*** Records for the exercise ***
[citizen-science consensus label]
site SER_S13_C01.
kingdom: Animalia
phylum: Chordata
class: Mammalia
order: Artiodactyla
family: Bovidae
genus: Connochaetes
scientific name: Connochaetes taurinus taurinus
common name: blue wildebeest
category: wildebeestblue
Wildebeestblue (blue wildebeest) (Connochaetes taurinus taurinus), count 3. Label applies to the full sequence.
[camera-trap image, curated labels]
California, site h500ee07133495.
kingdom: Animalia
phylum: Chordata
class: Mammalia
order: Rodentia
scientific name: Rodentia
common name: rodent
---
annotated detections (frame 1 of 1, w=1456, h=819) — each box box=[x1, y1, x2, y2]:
*** End of Records for the exercise ***
*** Records for the exercise ***
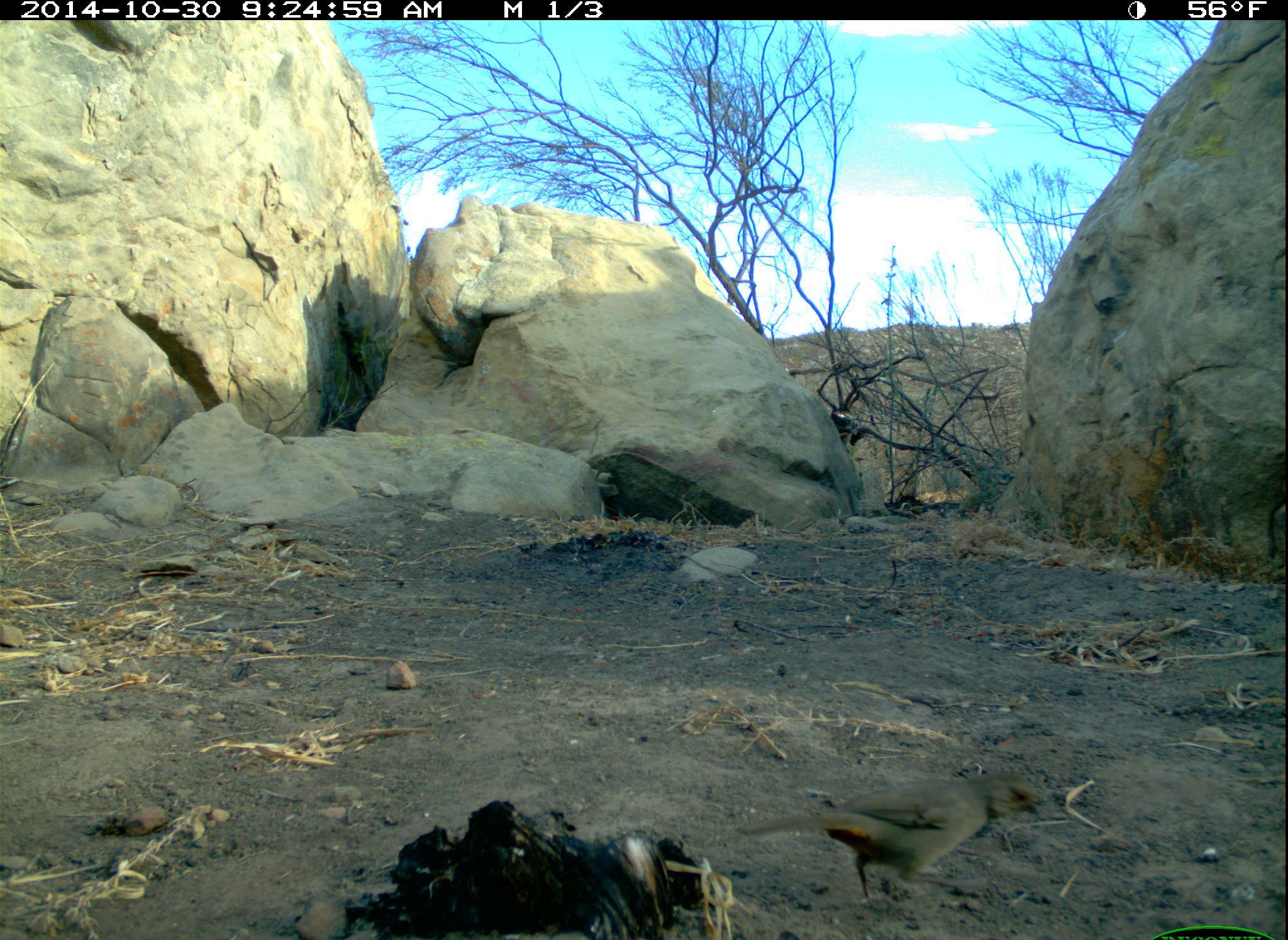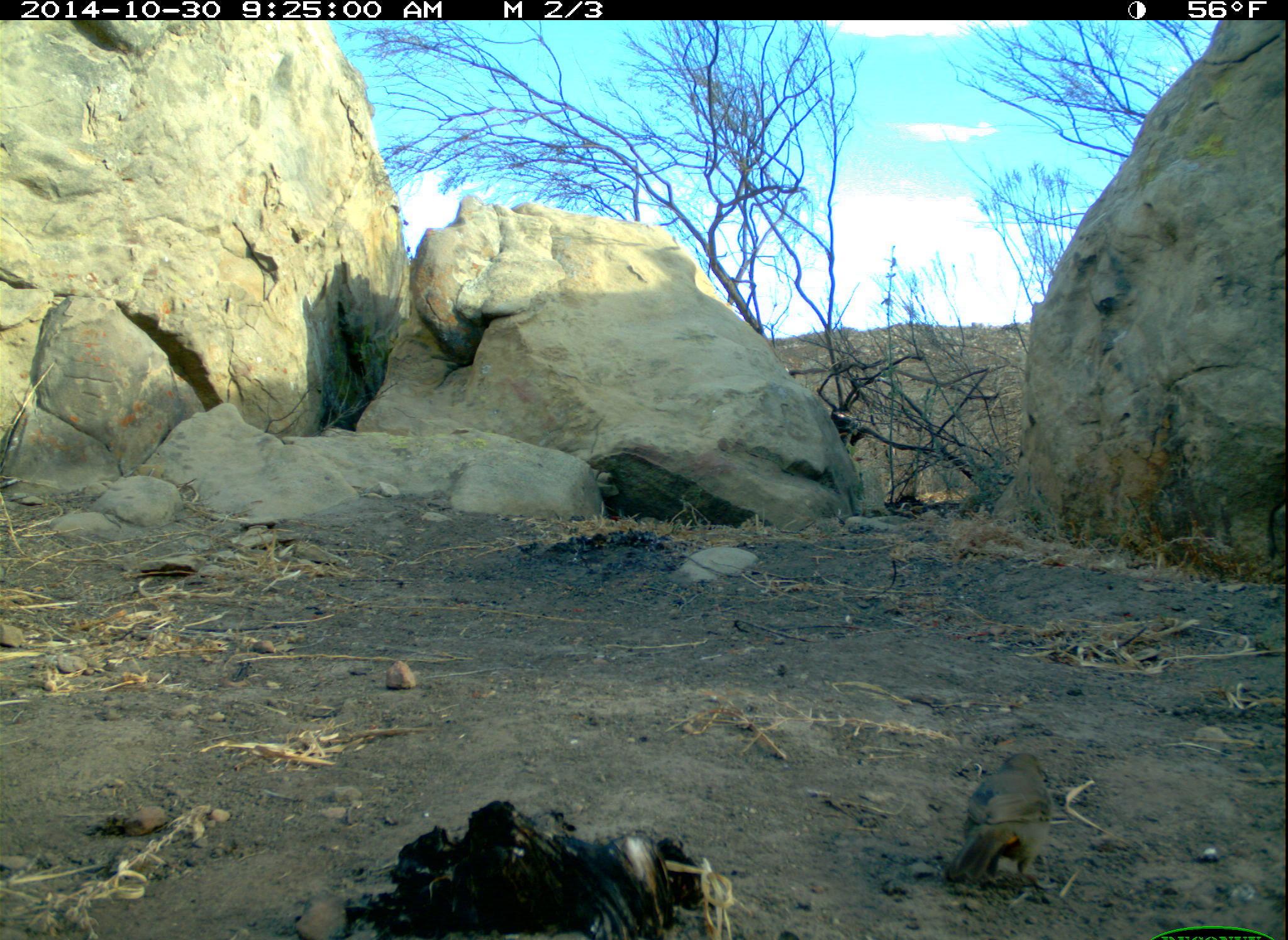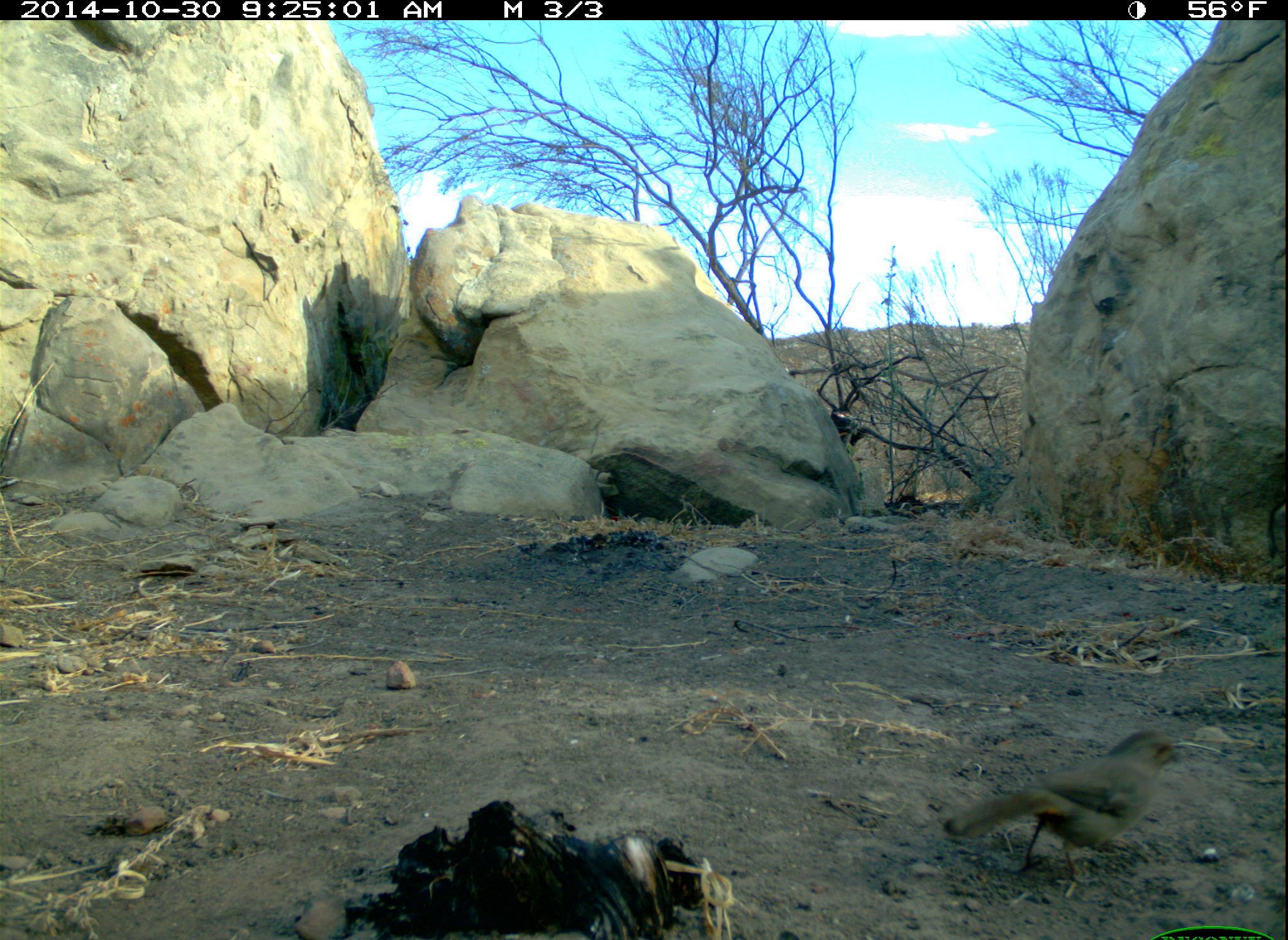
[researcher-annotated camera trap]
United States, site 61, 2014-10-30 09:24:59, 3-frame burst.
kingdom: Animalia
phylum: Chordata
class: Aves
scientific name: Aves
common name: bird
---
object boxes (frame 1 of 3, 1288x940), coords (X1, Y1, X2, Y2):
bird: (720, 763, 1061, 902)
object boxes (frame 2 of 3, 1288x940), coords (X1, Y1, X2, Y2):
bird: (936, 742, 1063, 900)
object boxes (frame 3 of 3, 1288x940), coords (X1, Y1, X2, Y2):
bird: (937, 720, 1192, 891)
*** End of Records for the exercise ***
*** Records for the exercise ***
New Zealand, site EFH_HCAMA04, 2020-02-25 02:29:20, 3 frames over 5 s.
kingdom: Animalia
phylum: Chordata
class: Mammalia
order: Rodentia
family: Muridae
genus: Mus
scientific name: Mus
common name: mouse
*** End of Records for the exercise ***
- **Exercise requirements**
With the data above as the source, tally the lines that include the string "trap", and give that figure alone.

- **Output below**
2